MANSFIELD -- Eighteen residents along seven miles of Bellville-Johnsville and Lexington-Ontario roads must remove right-of-way obstructions before a street resurfacing project later this year.
That was the message Tuesday from Richland County Engineer Adam Gove, who met with county commissioners to discuss a project that will be 80 percent funded by the Ohio Department of Transportation.
The project, estimated at about $900,000, will be bid in July and the work will be done late summer or early fall, Gove said.
Another 14 residents must obtain revocable use permits which will allow obstructions to remain, providing they do not pose a hazard to motorists, according to Gove.
"Anytime we have federal grant money involved, ODOT requires the right-of-way to be free of major obstructions," Gove said, adding letters have been sent to affected property owners.
The engineer said some property owners have complied and have already removed items such as stones, timber and fences.

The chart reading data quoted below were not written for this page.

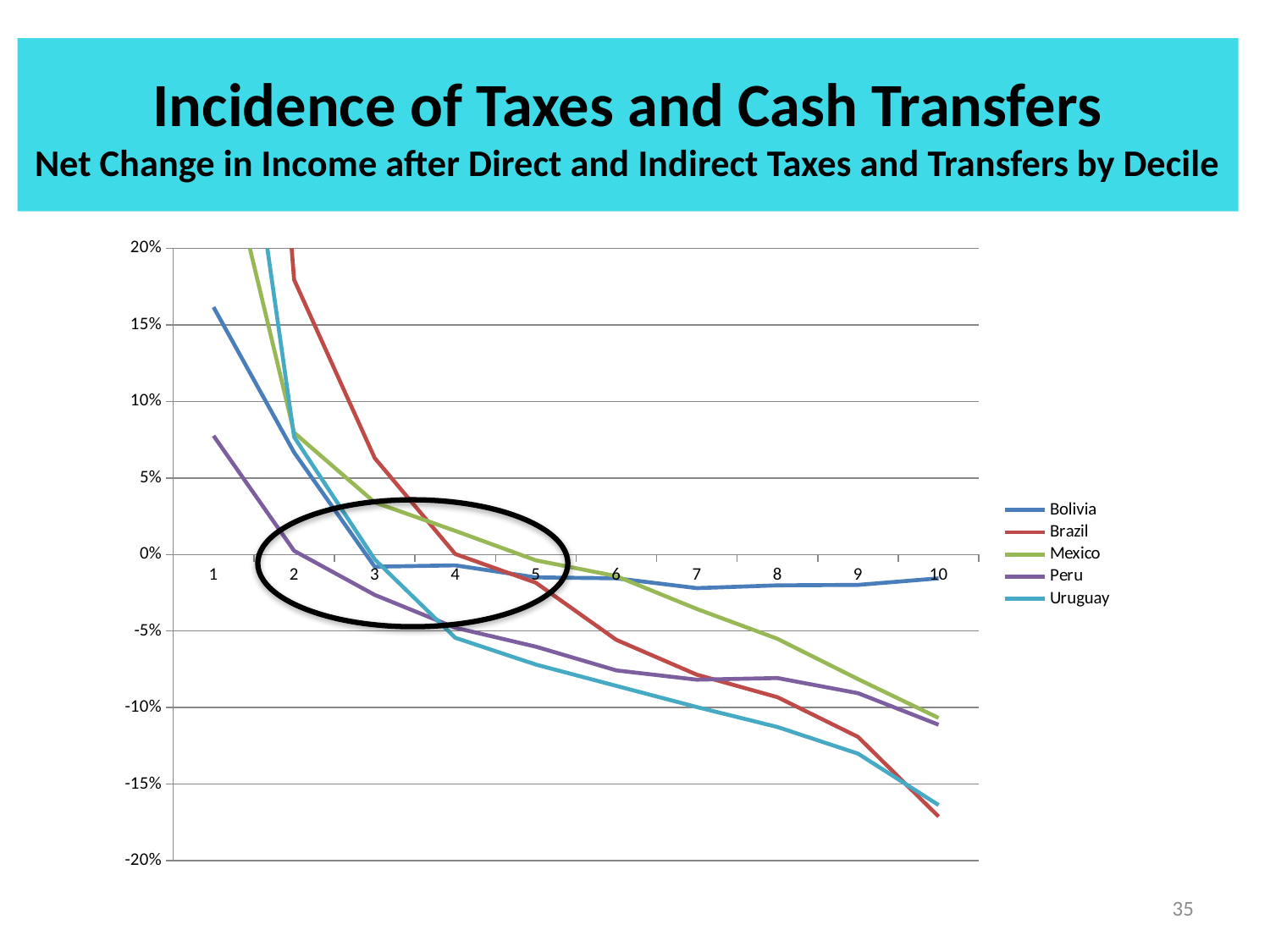
What kind of chart is shown on the slide? line chart Is the value for Brazil at decile 10 greater or less than -15%? less At decile 7, which is larger, the value for Bolivia or the value for Uruguay? Bolivia Is the value for Peru at decile 10 greater or less than -15%? greater What is the subtitle of the chart on the slide? Net Change in Income after Direct and Indirect Taxes and Transfers by Decile At decile 10, which is larger, the value for Bolivia or the value for Brazil? Bolivia How many deciles are plotted along the x axis? 10 Is the value for Bolivia at decile 1 greater or less than 10%? greater Does the Brazil line rise or fall from decile 2 to decile 10? fall Which country has the highest value at decile 10? Bolivia How many series does the legend list? 5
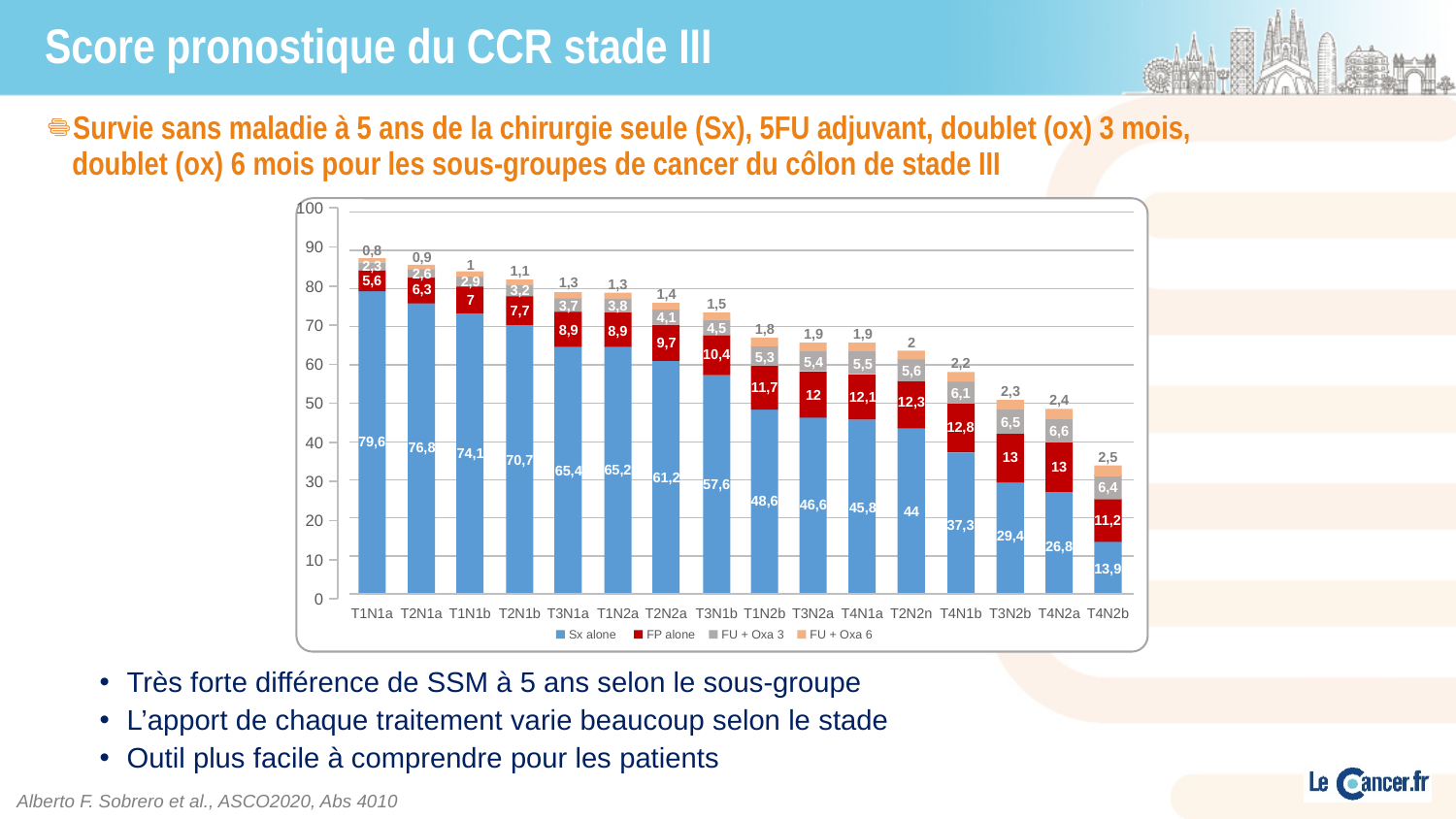
Which category has the highest 'Sx alone' value? T1N1a Which is larger, the 'FP alone' value for T3N2b or for T1N1a? T3N2b How many sub-group categories are shown on the x axis? 16 Which category has the lowest 'Sx alone' value? T4N2b Do the 'Sx alone' values rise or fall from left to right along the x axis? fall What is the difference between the 'Sx alone' values for T1N1a and T4N2b? 65,7 What type of chart is shown on the slide? stacked bar chart What is the total of the stacked bar for T4N2b? 34 How many series does the legend list? 4 What is the value of 'FP alone' for T4N1b? 12,8 What is the value of 'Sx alone' for T1N1a? 79,6 What is the value of 'FU + Oxa 6' for T4N2b? 2,5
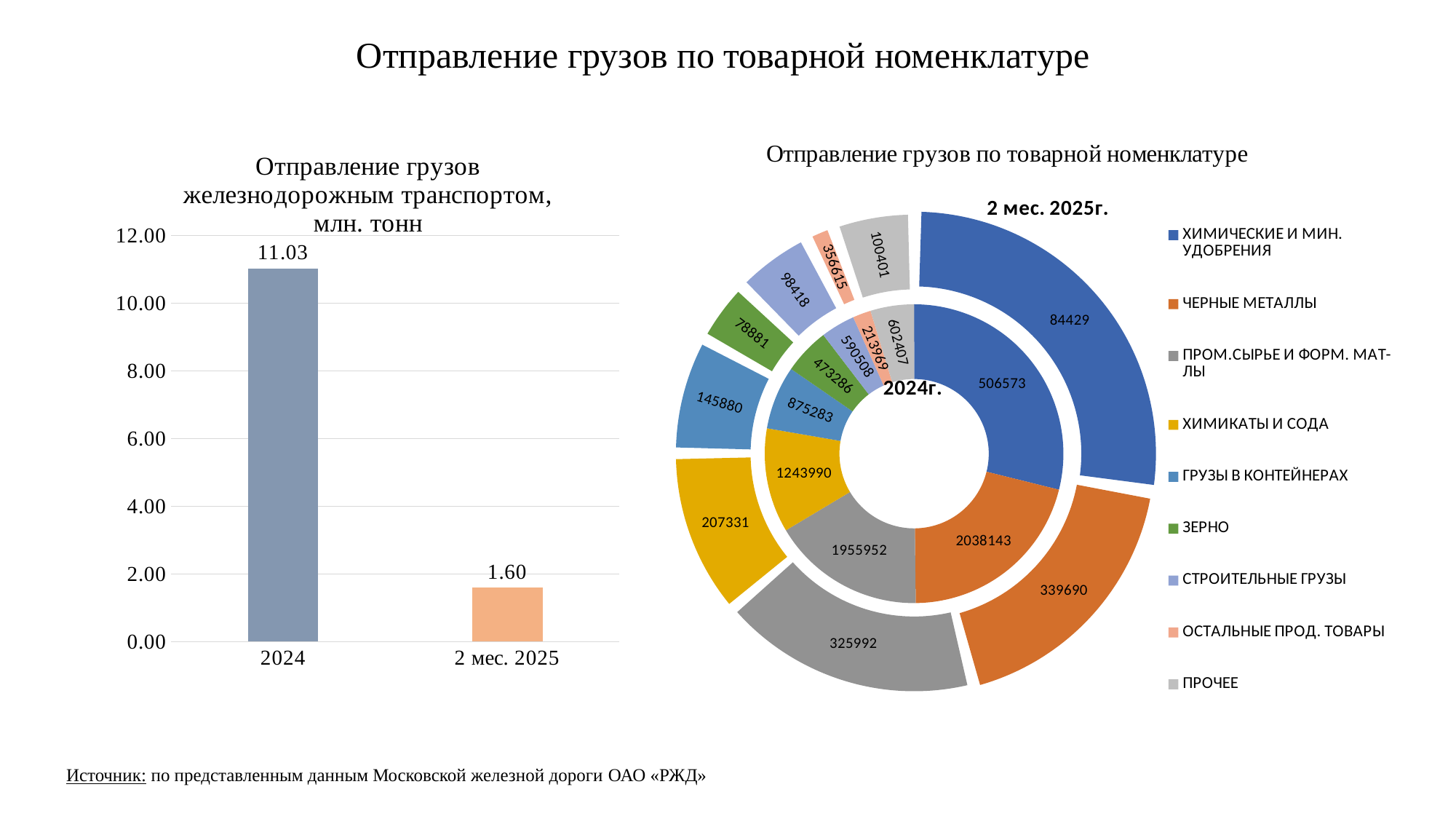
In the bar chart on the left, how many categories are shown on the x axis? 2 In the bar chart on the left, what is the value for 2 мес. 2025? 1.60 What kind of chart is the chart on the right of the slide? doughnut chart In the doughnut chart on the right, which is larger for 2 мес. 2025г.: ЧЕРНЫЕ МЕТАЛЛЫ or ПРОМ.СЫРЬЕ И ФОРМ. МАТ-ЛЫ? ЧЕРНЫЕ МЕТАЛЛЫ In the doughnut chart on the right, how many categories does the legend list? 9 In the bar chart on the left, what is the value for 2024? 11.03 In the doughnut chart on the right, what is the 2024г. value for ЧЕРНЫЕ МЕТАЛЛЫ? 2038143 What kind of chart is the chart on the left of the slide? bar chart In the doughnut chart on the right, what is the 2024г. value for ЗЕРНО? 473286 In the bar chart on the left, what is the difference between the 2024 value and the 2 мес. 2025 value? 9.43 In the doughnut chart on the right, what is the difference between the 2 мес. 2025г. values for ЧЕРНЫЕ МЕТАЛЛЫ and ПРОМ.СЫРЬЕ И ФОРМ. МАТ-ЛЫ? 13698 In the doughnut chart on the right, what is the 2 мес. 2025г. value for ХИМИКАТЫ И СОДА? 207331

With commissioners' approval, a second round of letters will be sent. After that, the engineer's office has the right to remove the obstructions.
Gove said the county has the right to assess the property owner for the costs of the work if his office has to move the obstruction, but he said there are no plans to do so.
Gove said the revocable use permits typically cover fences, signs and mailboxes, "items that easy to move if needed."
Addresses for those who must remove obstructions are located at:
-- 4990 Algire Road.
-- 2800, 2707, 2520, 2345 and 2481 Bellville-Johnsville Road.
-- 1459, 1235, 1025, 777, 776, 579, 474, 972, 990, 1014, 1459 and 1800 Lexington-Ontario Road.
Addresses that required a revocable use permit are located at:
-- 3100, 2900, 2970, 2800, 2707, 2520 and 2481 Bellville-Johnsville Road.
-- 1175, 611, 460 and 1516 Lexington-Ontario Road.
-- Perry Township Cemetery fence on Bellville-Johnsville Road.
-- Clearfork Reservoir post on Lexington-Ontario Road.
-- a post at Lakeside Drive and Bell Road along Lexington-Ontario Road.
Also on Tuesday, commissioners approved the hiring of John Hamilton as a part-time deputy dog warden at $15 per hour for 20 to 25 hours per week.
With the hire, county Dog Warden Missy Houghton will be at full staff when her full-time deputy returns from military duty in July.